Patient monitoring in case of proximal symphalangism includes periodic examinations and evaluation of limb functionality. Control stages include growth and development assessment, functional tests and, if necessary, corrective surgical interventions. The prognosis of the disease most often depends on the severity of the anomaly: in most cases, functionality can be preserved with appropriate treatment and rehabilitation. Complications may include deterioration of limb mobility or development of secondary musculoskeletal diseases.
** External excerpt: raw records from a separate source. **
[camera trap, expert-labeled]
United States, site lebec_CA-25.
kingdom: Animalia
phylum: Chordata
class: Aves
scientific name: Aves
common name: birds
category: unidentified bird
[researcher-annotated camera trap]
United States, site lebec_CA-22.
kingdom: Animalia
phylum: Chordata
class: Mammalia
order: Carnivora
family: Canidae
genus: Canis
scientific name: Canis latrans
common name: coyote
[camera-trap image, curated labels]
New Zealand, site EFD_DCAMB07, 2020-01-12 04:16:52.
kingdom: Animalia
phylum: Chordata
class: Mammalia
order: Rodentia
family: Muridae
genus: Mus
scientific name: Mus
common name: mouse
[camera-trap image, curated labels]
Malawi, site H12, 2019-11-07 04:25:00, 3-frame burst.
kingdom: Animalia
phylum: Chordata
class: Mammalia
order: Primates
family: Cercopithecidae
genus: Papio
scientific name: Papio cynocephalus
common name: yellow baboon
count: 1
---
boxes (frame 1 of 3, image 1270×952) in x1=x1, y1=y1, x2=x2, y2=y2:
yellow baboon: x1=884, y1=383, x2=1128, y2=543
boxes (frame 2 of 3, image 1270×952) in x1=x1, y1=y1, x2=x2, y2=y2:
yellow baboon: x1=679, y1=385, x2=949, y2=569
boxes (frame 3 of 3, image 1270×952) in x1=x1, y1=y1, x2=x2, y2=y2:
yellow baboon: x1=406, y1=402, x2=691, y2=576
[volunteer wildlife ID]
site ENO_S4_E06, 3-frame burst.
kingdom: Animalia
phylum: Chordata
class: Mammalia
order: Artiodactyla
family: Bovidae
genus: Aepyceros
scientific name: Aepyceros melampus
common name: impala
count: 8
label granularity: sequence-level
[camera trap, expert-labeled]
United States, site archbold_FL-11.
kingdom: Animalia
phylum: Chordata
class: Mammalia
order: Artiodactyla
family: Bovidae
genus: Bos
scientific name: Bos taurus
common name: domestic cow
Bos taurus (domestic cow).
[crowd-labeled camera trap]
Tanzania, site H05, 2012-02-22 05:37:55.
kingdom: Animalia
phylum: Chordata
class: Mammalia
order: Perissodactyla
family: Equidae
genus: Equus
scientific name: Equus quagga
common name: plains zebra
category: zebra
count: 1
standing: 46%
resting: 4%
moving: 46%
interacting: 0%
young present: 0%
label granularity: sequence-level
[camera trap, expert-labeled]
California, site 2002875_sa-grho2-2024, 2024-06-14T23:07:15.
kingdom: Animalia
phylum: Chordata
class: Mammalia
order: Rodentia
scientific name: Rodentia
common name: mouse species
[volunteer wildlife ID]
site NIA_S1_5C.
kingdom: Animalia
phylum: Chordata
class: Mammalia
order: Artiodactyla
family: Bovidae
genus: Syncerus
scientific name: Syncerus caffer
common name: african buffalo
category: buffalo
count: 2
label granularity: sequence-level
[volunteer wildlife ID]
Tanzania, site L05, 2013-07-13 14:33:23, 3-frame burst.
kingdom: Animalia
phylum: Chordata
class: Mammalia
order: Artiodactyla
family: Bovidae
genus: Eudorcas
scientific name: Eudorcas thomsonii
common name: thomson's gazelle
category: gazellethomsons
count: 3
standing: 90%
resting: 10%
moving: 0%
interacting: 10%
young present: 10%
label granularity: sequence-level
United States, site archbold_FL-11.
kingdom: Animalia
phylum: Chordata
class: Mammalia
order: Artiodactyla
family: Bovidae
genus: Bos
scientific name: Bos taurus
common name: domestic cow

Age-related features of the disease

The course of proximal symphalangism may vary depending on the age group. In newborns, cases may be easily diagnosed, but difficulties in movement may appear later as the child grows. Children and adolescents usually show significant improvement after surgical treatment and rehabilitation. In adults, complications may manifest as chronic pain and limitations in movement, which, in turn, require a more formal approach to treatment.

Questions and Answers

  • What is proximal symphalangism? This is a genetic disorder that is characterized by abnormal fusion of the proximal phalanges of the fingers.
  • What are the causes of this disease? The disease may be associated with mutations in certain genes, as well as risk factors such as genetic predisposition and exposure to toxic substances during pregnancy.
  • How is proximal symphalangism diagnosed? Diagnosis is based on clinical examination, genetic testing and radiological examinations.
  • What treatment is recommended for this disease? Treatment may include medication, surgery, and rehabilitation measures to improve limb functionality.
  • What is the prognosis for patients with proximal symphalangism? The prognosis varies depending on the severity of the condition, but with adequate treatment and rehabilitation, most patients can achieve significant improvement.